We’ll create a get_land_segments() function to return a data.frame of all the track points that fall wihtin our provided land_mask.

get_land_segments = function(crw_sf, land_mask) {
  on_mask <- sf::st_intersects(crw_sf, land_mask) %>% 
    purrr::map_lgl(~ length(.x) > 0)
  
  in.segment <- (on_mask == TRUE)
  
  start_idx <- which(c(FALSE, in.segment) == TRUE &
                       dplyr::lag(c(FALSE, in.segment) == FALSE)) - 2
  end_idx <- which(c(in.segment, FALSE) == TRUE & 
                     dplyr::lead(c(in.segment, FALSE) == FALSE)) + 1
  on_mask_segments <- data.frame(sid = 1:length(start_idx),
                                 start_idx, end_idx) %>%
    dplyr::mutate(n_pts = end_idx-start_idx-1) %>% 
    rowwise() %>% 
    dplyr::mutate(start_pt = crw_sf[start_idx, ] %>% st_geometry() %>% 
                    sf::st_as_text(EWKT = TRUE),
                  end_pt = crw_sf[end_idx, ] %>% st_geometry() %>% 
                    sf::st_as_text(EWKT = TRUE)) %>% 
    dplyr::ungroup()
  
  return(on_mask_segments)
}

Here, segs_tbl is a data.frame of all our on-land segments. We will need access to this data within our database, so we’ll push it up as a temporary table (it will only be available for this database connection/session).

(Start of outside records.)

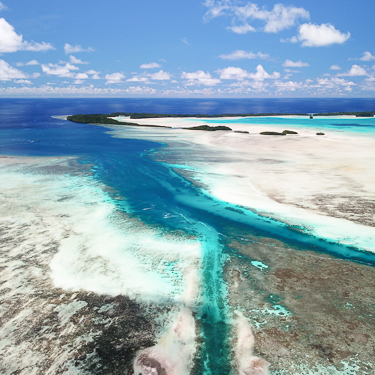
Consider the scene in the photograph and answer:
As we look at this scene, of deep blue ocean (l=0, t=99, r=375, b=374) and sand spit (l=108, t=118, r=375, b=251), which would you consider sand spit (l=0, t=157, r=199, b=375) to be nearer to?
deep blue ocean (l=0, t=99, r=375, b=374)

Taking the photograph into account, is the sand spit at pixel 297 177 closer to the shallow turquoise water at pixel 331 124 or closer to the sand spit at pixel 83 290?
the sand spit at pixel 83 290

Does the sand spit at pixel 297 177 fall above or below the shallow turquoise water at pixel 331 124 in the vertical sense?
above

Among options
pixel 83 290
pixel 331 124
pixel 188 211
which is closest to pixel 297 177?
pixel 188 211

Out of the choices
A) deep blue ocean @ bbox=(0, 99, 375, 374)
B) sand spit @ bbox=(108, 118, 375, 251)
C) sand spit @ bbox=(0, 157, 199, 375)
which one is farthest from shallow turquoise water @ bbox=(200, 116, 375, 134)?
sand spit @ bbox=(0, 157, 199, 375)

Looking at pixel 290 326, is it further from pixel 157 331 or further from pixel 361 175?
pixel 361 175

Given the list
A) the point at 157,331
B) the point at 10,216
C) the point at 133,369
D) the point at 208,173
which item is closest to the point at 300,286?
the point at 157,331

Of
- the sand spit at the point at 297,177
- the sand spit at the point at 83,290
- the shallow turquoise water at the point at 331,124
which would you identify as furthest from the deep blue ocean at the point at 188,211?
the shallow turquoise water at the point at 331,124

segs_tbl <- get_land_segments(pred1_sf,land_barrier)
dbWriteTable(con,"segs_tbl",segs_tbl,temporary = TRUE, overwrite = TRUE)

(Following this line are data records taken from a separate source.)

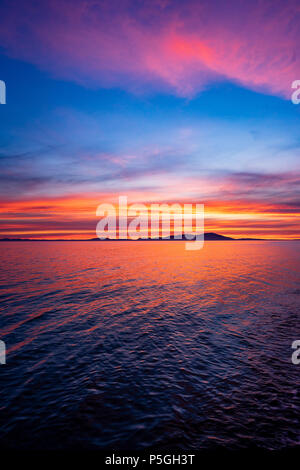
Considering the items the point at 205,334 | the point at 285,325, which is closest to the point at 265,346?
the point at 205,334

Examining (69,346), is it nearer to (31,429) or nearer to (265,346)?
(31,429)

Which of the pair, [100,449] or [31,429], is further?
[31,429]

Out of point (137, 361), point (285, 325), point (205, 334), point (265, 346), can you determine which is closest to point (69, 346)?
point (137, 361)

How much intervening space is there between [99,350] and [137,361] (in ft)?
9.13

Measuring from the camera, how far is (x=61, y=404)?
392 inches

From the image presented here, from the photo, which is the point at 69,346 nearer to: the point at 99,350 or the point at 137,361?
the point at 99,350

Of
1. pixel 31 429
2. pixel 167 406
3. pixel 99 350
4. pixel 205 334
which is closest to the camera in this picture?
pixel 31 429

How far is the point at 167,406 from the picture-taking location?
9.88 metres

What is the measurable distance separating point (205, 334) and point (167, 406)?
8.70 m
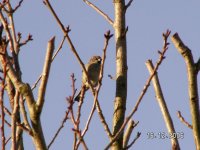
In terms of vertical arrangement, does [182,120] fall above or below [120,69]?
below

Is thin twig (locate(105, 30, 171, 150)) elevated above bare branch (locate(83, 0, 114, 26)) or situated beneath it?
situated beneath

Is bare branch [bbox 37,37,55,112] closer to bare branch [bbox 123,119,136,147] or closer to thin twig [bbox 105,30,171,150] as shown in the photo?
thin twig [bbox 105,30,171,150]

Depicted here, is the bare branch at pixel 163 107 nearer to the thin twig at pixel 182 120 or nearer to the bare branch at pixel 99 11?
the thin twig at pixel 182 120

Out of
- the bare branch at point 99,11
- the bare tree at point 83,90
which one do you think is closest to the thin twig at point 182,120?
the bare tree at point 83,90

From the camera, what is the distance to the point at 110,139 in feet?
9.43

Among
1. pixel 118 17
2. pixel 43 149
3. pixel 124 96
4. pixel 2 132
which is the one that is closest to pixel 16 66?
pixel 2 132

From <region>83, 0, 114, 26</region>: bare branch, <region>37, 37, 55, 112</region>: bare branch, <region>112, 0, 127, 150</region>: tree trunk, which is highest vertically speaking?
<region>83, 0, 114, 26</region>: bare branch

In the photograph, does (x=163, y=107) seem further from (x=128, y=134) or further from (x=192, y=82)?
(x=192, y=82)

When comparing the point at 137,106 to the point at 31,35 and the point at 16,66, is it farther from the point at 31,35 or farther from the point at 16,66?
the point at 31,35

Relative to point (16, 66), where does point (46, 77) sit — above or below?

Now, we’ll finish up by using our wrk_fromAtoB() function on the database to calculate the shortest path through our network (in-water corridor). To speed things up, we’ll limit the network search area to a 50km buffer around a bounding box that includes our start and end points. This can be adjusted if needed. But, 50km seemed a good default value.

stmt <- "select (wrk_fromAtoB(s.start_pt, s.end_pt, s.sid, 50000)).* from
(select start_pt, end_pt, sid from segs_tbl) s"
# bench::mark(
segs_tbl <- sf::st_read(con,query = stmt) %>% 
  dplyr::inner_join(segs_tbl, by = c("sid" = "sid"))
# )

We can use the mapview package to view and zoom in on each of these re-routed segments.

mapview::mapview(pred1 %>% crw_as_sf("LINESTRING","p"), 
                 color = "grey", layer.name = "predicted track") +
  mapview::mapview(segs_tbl, layer.name = "re-routed segments")